**Task a**
Convert the records into a numbered list, starting at the line containing "Based on spatial" and running through the last line of the records. Leave out blank lines.

# Fedora Linux 8 Final Available



## sachin_kothari (Nov 6, 2007)

Fedora is a Linux-based operating system that showcases the latest in free and open source software. Fedora is always free for anyone to use, modify, and distribute. It is built by people across the globe who work together as a community: the Fedora Project. The Fedora Project is open and anyone is welcome to join.

Its not yet on the official website, but it is available on the ftp server.

Download Link 1

Source


----------



## QwertyManiac (Nov 6, 2007)

Werewolf officially is still 3 days away 

Nice leak, just like old times 

Eh wait, the source doesn't confirm it :\


----------



## phreak0ut (Nov 6, 2007)

Already??? I installed Fedora 7 just 3 weeks back


----------



## sachin_kothari (Nov 6, 2007)

QwertyManiac said:
			
		

> Werewolf officially is still 3 days away
> 
> Nice leak, just like old times
> 
> Eh wait, the source doesn't confirm it :\


i know, it cant be trusted, but the download link does confirm it.


----------



## mediator (Nov 6, 2007)

> Already??? I installed Fedora 7 just 3 weeks back


 Huh,  I hope atleast this time I get some time to upgrade mah system from FC5 to F8. 

Neways, just checked it out something new....



> PulseAudio is a next generation sound server for Linux, making all sorts of "ear-candy" possible: from dynamically changing the volume of individual applications to hot-plugging support for many different devices. Fedora 8 is going to be the first distribution to ship and enable PulseAudio by default and with this in mind we talked to LennartPoettering who is the upstream and Fedora developer of PulseAudio and Avahi about the work he has put in to this.


 *fedoraproject.org/wiki/Interviews/LennartPoettering




			
				developer said:
			
		

> As long as you only play MP3 music or movies everything is fine with the traditional Linux audio architecture. However, if you want to do anything beyond that, the classic Linux audio architecture is too simple. In comparison to what MacOS X or Windows Vista offer plain ALSA is more like a 90's audio system -- although from a technical standpoint the Linux kernel and the ALSA could offer a lot more for implementing a userspace sound system. The Linux kernel is quite useful as a real-time kernel nowadays, and since the Free Software community controls the whole audio stack from kernel through drivers to userspace we can offer a much better system. And thus we now have PulseAudio.
> See the next question for a few examples of things you cannot with classic ALSA-only Linux audio system, but which you can do by using PulseAudio.

**Data for processing**
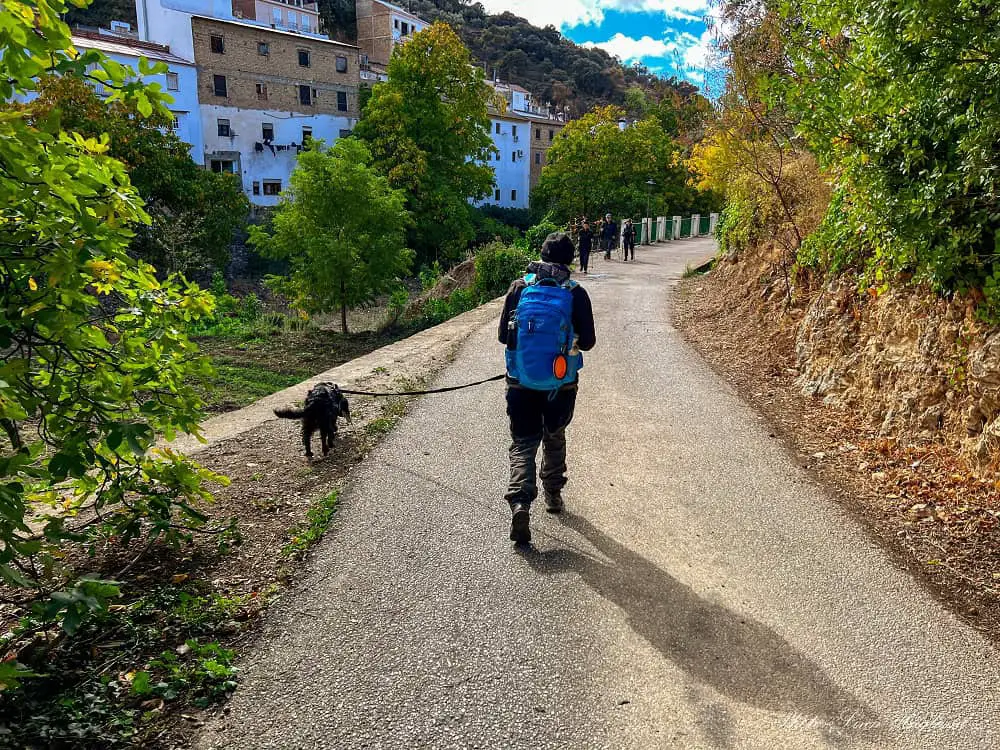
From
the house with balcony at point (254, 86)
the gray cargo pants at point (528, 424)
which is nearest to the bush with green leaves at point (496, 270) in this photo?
the gray cargo pants at point (528, 424)

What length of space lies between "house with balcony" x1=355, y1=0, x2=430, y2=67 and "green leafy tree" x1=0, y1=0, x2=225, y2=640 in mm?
66060

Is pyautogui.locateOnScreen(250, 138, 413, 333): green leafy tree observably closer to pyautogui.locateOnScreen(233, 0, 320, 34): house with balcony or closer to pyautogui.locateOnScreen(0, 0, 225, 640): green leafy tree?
pyautogui.locateOnScreen(0, 0, 225, 640): green leafy tree

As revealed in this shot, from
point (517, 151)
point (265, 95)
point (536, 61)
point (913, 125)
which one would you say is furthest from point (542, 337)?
point (536, 61)

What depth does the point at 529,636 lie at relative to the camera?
3.76m

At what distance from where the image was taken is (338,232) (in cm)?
2178

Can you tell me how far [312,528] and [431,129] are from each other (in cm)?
3504

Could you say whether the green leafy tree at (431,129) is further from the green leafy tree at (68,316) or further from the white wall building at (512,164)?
the green leafy tree at (68,316)

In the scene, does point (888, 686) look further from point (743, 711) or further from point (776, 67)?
point (776, 67)

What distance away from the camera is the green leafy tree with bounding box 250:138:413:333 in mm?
21219

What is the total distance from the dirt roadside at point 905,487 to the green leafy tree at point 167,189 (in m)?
23.1

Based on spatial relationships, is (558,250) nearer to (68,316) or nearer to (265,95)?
(68,316)

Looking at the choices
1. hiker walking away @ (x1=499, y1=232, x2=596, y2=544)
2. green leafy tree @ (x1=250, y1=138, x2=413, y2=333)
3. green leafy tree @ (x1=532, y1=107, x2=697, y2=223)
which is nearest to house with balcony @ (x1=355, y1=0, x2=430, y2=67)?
green leafy tree @ (x1=532, y1=107, x2=697, y2=223)

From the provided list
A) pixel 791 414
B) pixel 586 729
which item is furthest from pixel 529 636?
pixel 791 414

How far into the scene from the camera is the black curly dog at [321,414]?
629 cm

**Task b**
According to the Fedora 8 thread, where was the release available even though it was not yet on the official website?

**Reply a**
1. Based on spatial relationships, is (558,250) nearer to (68,316) or nearer to (265,95)?
2. (68,316)
3. Looking at the choices
4. 1. hiker walking away @ (x1=499, y1=232, x2=596, y2=544)
5. 2. green leafy tree @ (x1=250, y1=138, x2=413, y2=333)
6. 3. green leafy tree @ (x1=532, y1=107, x2=697, y2=223)
7. which is nearest to house with balcony @ (x1=355, y1=0, x2=430, y2=67)?
8. green leafy tree @ (x1=532, y1=107, x2=697, y2=223)
9. From the provided list
10. A) pixel 791 414
11. B) pixel 586 729
12. which item is furthest from pixel 529 636?
13. pixel 791 414
14. How far into the scene from the camera is the black curly dog at [321,414]?
15. 629 cm

**Reply b**
It was available on the ftp server.